• [TEXTO CITADO]:
Além do mais, os militares já possuem um candidato “forte, nacionalista, impetuoso,
autoritário, conservador e que se apresenta como corajoso para destruir todas
as enormes mazelas da política e da sociedade brasileiras”. O golpe militar
pode servir para colocar um deputado federal, militar da reserva, no poder
Executivo. Trata-se de Bolsonaro.
Esse candidato está em plena campanha eleitoral, visitando quase que
diariamente todos os quartéis do país. Ele ainda possui uma enorme rede de
think tanks que divulgam suas ações pelas redes sociais, sendo amplamente
compartilhada por militares, seus familiares e amigos.
No pré-1964, a Globo apoiou o “quanto pior, melhor”, justamente para garantir o
caminho dos militares ao poder Executivo. Algo similar aconteceu com o
lançamento da candidatura de Fernando Collor em 1989. Como os políticos estão
muito desgastados, Collor apareceu como o candidato da antipolítica. Bolsonaro
é também apresentado dessa maneira, nem parece que ele é um político
profissional há muito tempo.
Por consequência, a Rede Globo mostra as falhas de todos os candidatos, mas
blindando exatamente Bolsonaro, tal como fez com FHC, com Collor e a ditadura
militar. Enquanto aponta as críticas de todos os candidatos e não fala de um
deles, é óbvio que o está favorecendo. Enquanto todos se desgastam, a
candidatura mais perigosa de todas vai sendo construída subliminarmente. O SBT
apresentou no último domingo, dia 21 de maio de 2017, um programa inteiro sobre
a candidatura de Bolsonaro, como um herói brasileiro, para tirar o país do que
ele chama de bagunça.
Em resumo, com base na história política brasileira, não podemos descartar a
preparação de um golpe militar-civil por parte da Globo e de seus oligopólios
de comunicação de massa aliados, nem o lançamento da candidatura de Bolsonaro
como salvador da pátria. Esses são os piores cenários para a política
brasileira, pois estaríamos sem liberdade de expressão e, portanto, nem esse
artigo poderia circular.
Por fim, com todas as denúncias apresentadas, as suspeitas populares de que os
políticos estão meramente a serviço dos interesses de alguns
empresários/banqueiros escolhidos, se confirmou. Os depoimentos ratificam que o
dinheiro público, que deveria servir a sua população que contribui, é
amplamente utilizado para favorecimento recíproco de políticos e empresários
por meio de corrupção e falcatruas. Aquela sensação de corrupção ampla e ativa
nos meios políticos e empresariais está agora mais que confirmada. Percebemos
também que com esse sistema, do jeito que está organizado, o voto dos
governados de pouco adianta, pois os políticos precisam de aliança com aqueles
que possuem dinheiro para suas campanhas eleitorais, sejam eles, empresários,
banqueiro, narcotraficantes ou qualquer outro, para comprar jornalistas,
juízes, televisões, rádios, apoios nas favelas e periferias.
Esse sistema oligárquico-representativo requer que o candidato faça de tudo
para se eleger, inclusive, prostituir suas ideias. Para ele, o importante é
ganhar a eleição. Trata-se daquela velha máxima: “os fins justificam os meios”,
que não deu certo em lugar nenhum. Assim, ele se vende para chegar e manter-se
no poder, mesmo que tivesse uma ideologia crítica a isso tudo.

• [O QUE FAZER]: Reproduza fielmente um trecho do texto citado: comece nas palavras "Esse candidato está" e pare logo após "familiares e amigos.".

• [DADOS FORNECIDOS]:
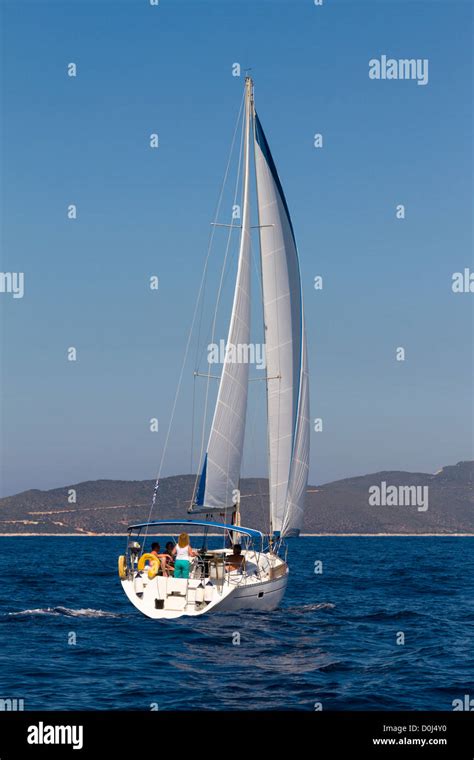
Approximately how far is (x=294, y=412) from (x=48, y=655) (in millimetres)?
14096

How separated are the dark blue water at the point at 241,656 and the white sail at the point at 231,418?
14.6ft

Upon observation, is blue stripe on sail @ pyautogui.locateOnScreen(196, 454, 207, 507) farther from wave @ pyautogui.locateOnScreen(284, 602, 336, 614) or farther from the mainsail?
wave @ pyautogui.locateOnScreen(284, 602, 336, 614)

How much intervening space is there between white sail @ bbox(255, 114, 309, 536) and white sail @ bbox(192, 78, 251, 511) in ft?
3.49

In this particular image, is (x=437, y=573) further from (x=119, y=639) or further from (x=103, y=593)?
(x=119, y=639)

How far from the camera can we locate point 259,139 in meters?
35.2

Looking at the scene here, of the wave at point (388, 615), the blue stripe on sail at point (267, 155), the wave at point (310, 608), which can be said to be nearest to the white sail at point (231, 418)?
the blue stripe on sail at point (267, 155)

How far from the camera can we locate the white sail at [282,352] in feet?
112

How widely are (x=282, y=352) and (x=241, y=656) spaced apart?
14.1 meters

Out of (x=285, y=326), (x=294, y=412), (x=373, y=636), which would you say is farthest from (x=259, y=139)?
(x=373, y=636)

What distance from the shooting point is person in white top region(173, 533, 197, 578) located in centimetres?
2719

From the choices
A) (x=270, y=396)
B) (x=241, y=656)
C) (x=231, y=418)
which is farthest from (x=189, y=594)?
(x=270, y=396)
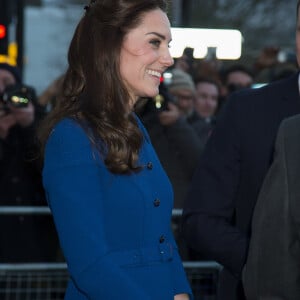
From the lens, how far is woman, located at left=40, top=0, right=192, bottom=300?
2.83 meters

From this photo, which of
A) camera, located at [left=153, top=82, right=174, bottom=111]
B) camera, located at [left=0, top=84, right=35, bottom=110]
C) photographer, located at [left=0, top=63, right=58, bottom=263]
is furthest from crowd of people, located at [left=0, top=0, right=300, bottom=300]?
camera, located at [left=0, top=84, right=35, bottom=110]

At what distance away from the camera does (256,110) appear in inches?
148

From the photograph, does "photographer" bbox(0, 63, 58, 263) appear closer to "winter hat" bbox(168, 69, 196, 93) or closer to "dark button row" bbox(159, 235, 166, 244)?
"winter hat" bbox(168, 69, 196, 93)

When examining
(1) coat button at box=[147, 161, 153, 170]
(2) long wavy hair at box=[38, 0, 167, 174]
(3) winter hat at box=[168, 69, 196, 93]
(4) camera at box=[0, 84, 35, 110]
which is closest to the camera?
(2) long wavy hair at box=[38, 0, 167, 174]

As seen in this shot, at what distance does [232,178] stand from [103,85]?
0.77 m

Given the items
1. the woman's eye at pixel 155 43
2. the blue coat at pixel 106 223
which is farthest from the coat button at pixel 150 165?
the woman's eye at pixel 155 43

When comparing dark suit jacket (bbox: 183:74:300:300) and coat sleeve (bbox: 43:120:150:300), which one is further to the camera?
dark suit jacket (bbox: 183:74:300:300)

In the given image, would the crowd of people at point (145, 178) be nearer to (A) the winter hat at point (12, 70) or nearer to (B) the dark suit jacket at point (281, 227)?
(B) the dark suit jacket at point (281, 227)

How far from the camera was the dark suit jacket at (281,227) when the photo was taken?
2.34 m

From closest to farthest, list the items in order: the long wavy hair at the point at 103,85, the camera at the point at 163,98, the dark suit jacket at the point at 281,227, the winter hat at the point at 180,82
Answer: the dark suit jacket at the point at 281,227
the long wavy hair at the point at 103,85
the camera at the point at 163,98
the winter hat at the point at 180,82

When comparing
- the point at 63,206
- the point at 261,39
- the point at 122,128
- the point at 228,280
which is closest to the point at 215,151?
the point at 228,280

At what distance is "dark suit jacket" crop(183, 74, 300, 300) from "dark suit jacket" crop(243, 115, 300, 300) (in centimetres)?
111

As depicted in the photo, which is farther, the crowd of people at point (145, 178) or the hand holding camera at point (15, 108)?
the hand holding camera at point (15, 108)

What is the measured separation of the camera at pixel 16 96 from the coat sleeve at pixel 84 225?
409 cm
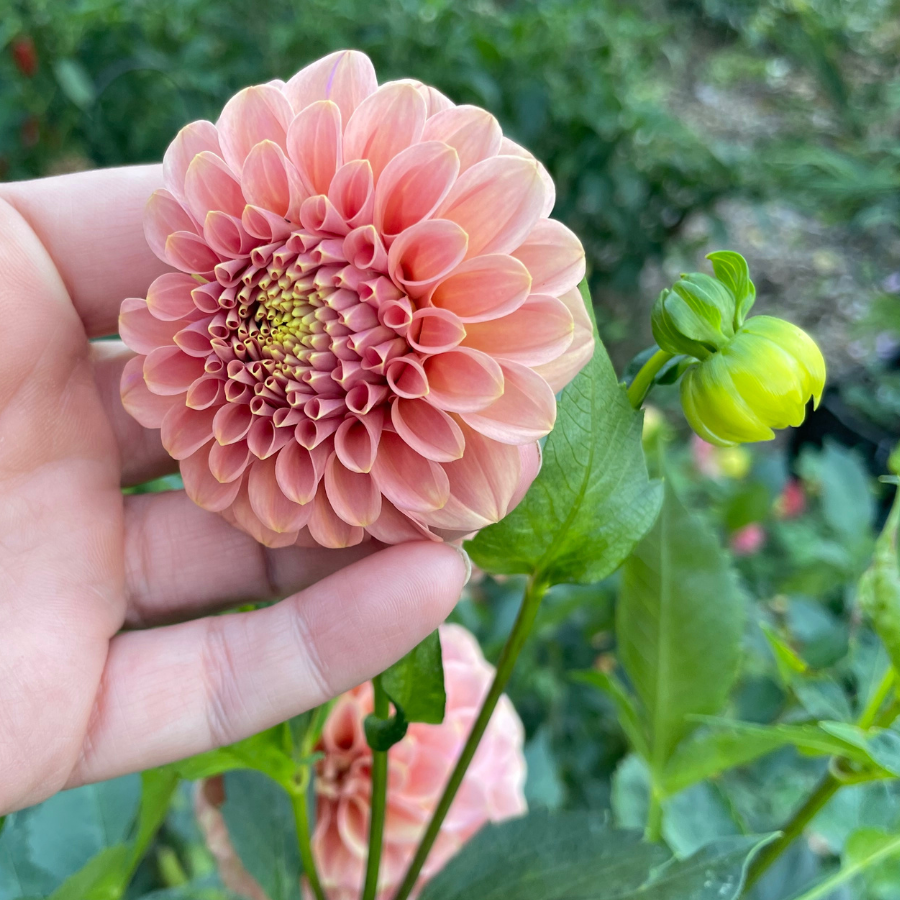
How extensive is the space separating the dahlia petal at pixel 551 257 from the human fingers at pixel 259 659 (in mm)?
139

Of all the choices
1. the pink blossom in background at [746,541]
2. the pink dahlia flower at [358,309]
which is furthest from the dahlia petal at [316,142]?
the pink blossom in background at [746,541]

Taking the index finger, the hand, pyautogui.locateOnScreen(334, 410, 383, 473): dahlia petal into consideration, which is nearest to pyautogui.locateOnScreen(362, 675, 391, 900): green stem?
the hand

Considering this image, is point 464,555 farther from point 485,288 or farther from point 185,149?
point 185,149

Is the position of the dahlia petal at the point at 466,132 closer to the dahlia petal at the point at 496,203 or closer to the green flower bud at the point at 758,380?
the dahlia petal at the point at 496,203

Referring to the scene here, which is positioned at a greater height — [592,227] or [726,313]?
[726,313]

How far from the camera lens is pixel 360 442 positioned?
379 millimetres

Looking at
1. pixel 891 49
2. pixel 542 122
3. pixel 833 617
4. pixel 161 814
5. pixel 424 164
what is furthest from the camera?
pixel 891 49

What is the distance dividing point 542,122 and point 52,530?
106 centimetres

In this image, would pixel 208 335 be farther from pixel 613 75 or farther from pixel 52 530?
pixel 613 75

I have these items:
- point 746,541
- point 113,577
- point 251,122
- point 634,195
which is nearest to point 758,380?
point 251,122

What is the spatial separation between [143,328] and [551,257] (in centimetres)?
21

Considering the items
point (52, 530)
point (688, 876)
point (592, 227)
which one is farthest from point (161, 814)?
point (592, 227)

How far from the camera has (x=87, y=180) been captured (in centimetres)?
51

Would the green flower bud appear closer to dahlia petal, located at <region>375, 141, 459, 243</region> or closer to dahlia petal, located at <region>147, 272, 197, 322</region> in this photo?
dahlia petal, located at <region>375, 141, 459, 243</region>
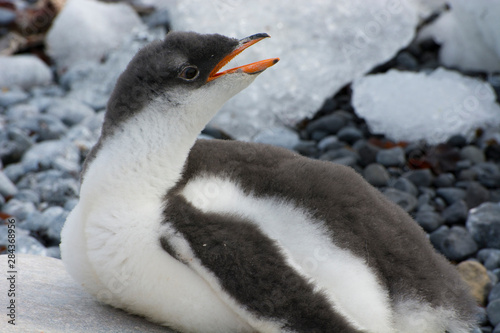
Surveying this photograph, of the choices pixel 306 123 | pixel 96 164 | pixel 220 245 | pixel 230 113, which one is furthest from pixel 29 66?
pixel 220 245

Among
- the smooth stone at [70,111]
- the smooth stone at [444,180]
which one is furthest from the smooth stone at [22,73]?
the smooth stone at [444,180]

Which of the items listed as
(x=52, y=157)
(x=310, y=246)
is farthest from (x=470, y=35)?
(x=310, y=246)

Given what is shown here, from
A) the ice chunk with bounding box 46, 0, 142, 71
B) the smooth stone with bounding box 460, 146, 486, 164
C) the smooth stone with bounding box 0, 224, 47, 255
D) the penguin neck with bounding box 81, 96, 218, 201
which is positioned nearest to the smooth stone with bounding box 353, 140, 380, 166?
the smooth stone with bounding box 460, 146, 486, 164

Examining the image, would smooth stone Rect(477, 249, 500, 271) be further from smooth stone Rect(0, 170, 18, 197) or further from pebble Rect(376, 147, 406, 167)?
smooth stone Rect(0, 170, 18, 197)

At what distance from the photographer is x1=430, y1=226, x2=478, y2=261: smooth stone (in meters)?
4.28

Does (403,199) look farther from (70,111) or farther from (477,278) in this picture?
(70,111)

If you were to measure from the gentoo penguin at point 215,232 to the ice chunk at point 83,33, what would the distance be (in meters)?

• [RESPOSTA]:
Esse candidato está em plena campanha eleitoral, visitando quase que
diariamente todos os quartéis do país. Ele ainda possui uma enorme rede de
think tanks que divulgam suas ações pelas redes sociais, sendo amplamente
compartilhada por militares, seus familiares e amigos.